I read a weird manga earlier, where a girl is cheated on by her boyfriend with a girl who doesn't even like him. I'm sure the author intended to sympathize with the "victim", but I saw myself in the bitch of that story. She saw the world as pointless, her always-laughing "friends" as simply people she hangs out with, and herself as a totally boring, common person. And you know what? She doesn't get a happy ending. She continues to live her life as she is, completely and utterly alone. It's so fucking hilarious, that feeling of hopelessness I had when I finished reading those three strange chapters of "3D Material". I don't know if I liked it.

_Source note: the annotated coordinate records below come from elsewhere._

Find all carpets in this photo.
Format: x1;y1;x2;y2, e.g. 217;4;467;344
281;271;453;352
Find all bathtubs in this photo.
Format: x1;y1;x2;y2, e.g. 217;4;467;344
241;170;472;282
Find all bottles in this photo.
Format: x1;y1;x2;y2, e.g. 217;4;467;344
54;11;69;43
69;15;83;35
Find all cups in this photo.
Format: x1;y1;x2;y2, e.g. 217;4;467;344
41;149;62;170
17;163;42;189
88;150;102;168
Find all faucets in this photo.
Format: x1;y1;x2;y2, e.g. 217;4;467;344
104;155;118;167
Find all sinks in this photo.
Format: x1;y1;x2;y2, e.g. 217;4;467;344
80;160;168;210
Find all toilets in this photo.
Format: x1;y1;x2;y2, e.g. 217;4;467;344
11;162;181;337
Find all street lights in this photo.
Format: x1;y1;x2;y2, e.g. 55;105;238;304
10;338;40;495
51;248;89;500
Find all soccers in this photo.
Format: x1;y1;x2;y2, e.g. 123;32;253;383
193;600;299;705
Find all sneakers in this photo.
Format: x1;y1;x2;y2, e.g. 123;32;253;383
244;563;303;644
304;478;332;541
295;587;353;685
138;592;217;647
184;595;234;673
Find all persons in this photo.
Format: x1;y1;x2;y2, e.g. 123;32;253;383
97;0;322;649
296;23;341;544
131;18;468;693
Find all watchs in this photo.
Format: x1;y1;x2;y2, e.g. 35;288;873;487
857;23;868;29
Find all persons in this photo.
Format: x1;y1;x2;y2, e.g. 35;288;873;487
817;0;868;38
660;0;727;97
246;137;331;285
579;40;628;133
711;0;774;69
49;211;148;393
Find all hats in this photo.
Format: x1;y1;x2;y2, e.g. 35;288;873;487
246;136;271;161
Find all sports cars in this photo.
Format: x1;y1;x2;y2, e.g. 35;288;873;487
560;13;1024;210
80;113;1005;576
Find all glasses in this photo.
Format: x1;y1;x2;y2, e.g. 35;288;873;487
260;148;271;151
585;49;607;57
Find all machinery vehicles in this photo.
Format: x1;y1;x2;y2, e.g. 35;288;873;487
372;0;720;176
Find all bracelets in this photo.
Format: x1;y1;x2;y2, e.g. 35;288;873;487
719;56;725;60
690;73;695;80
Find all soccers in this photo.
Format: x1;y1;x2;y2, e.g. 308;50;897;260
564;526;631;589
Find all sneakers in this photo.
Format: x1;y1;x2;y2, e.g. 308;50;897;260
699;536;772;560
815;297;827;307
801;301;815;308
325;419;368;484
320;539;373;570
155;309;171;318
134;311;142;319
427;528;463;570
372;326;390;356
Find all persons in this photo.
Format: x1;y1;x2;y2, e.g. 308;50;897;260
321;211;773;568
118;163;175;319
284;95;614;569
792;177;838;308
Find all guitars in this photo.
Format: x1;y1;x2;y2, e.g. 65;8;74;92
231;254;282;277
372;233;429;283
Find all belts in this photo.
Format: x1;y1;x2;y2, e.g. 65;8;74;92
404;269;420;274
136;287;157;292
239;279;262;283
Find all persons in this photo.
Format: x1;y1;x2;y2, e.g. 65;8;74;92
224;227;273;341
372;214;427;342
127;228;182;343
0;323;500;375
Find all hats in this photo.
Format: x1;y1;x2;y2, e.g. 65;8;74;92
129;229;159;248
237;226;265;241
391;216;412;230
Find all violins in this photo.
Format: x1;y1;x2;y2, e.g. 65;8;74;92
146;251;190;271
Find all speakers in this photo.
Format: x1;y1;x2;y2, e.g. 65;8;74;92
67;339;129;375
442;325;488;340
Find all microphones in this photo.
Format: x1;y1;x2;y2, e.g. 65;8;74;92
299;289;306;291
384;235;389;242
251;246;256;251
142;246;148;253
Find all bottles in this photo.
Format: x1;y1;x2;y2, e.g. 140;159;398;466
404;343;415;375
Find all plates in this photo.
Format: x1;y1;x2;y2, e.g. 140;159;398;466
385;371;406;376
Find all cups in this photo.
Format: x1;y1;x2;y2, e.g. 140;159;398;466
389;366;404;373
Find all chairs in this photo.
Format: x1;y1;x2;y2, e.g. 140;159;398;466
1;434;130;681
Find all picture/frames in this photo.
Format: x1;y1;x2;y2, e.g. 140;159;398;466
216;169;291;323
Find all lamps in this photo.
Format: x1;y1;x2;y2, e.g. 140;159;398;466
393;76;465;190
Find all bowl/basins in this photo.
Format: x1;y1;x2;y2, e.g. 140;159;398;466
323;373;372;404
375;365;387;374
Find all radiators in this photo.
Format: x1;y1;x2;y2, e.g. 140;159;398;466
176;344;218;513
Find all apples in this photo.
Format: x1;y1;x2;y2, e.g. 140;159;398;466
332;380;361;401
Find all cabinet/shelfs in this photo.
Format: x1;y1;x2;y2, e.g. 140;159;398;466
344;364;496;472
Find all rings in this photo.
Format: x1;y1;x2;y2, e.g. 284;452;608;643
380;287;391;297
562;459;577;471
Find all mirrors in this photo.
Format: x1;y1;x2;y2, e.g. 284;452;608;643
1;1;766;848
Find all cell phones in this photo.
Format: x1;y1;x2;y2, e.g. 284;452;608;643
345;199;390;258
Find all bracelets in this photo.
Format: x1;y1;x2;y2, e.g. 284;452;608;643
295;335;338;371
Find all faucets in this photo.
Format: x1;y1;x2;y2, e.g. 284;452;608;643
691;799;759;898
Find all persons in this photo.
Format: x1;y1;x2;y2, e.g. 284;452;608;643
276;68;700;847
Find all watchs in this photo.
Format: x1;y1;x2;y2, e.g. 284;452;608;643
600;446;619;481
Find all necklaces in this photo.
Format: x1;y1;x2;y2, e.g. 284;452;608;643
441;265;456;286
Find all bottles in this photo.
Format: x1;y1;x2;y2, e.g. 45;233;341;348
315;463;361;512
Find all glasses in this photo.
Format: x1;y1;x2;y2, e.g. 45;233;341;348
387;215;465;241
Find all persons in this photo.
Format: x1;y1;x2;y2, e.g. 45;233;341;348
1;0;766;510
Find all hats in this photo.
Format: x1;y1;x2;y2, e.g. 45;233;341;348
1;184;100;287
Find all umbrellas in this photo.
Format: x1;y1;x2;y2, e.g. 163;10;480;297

Well, I don't have much to offer to anyone who bothers to read this. I don't know how to draw, I'm not good enough on the piano where'd I'd actually want to record myself and post it online, and my face isn't pleasant enough to post pictures. What I write isn't all that special, and all I talk about are whiny, self-centered topics. Still, if there's anyone out there who shares these pathetic feelings, then it can't hurt to share something with you. Here's a passage that I read from the poem "When Lilacs Last in the Dooryard Bloom'd" by Walt Whitman:
To the tally of my soul,
Loud and strong kept up the gray-brown bird,
With pure deliberate notes spreading filling the night.
Loud in the pines and cedars dim,
Clear in the freshness moist and the swamp-perfume,
And I with my comrades there in the night.
While my sight that was bound in my eyes unclosed,
As to long panoramas of visions.
And I saw askant the armies,
I saw as in the noiseless dreams hundreds of battle-flags,
Borne through the smoke of battles and pierc'd with missiles I saw them,
And carried hither and yon through the smoke, and torn and bloody,
And at last but a few shreds left on the staffs, (and all in silence.)
And the staffs all splinter'd and broken.
I saw battle-corpses, myriads of them,
And the white skeletons of young men, I saw them,
I saw the debris and debris of all slain soldiers of the war,
But I saw they were not as was thought,
They themselves were fully at rest, they suffer'd not,
The living remain'd and suffer'd, the mother suffer'd,
And the wife and the child and the musing comrade suffer'd,
And the armies that remain'd suffer'd.
I'm not quite sure if I understand what it means, seeing as I didn't even bother to read the whole poem. All I know is it gives me a very melancholic feelings, more deeper than the one I already have or the one I got after watching the 24th episode of "Kuroshitsuji". It it an insult to Walt Whitman if I compare his work to a manga series? It doesn't matter, even if it does. The poet is dead and I revere both works.
There are other things I'd like to share but I'll save them for later. Now I'll open my blog to the public. It's pointless to write them otherwise.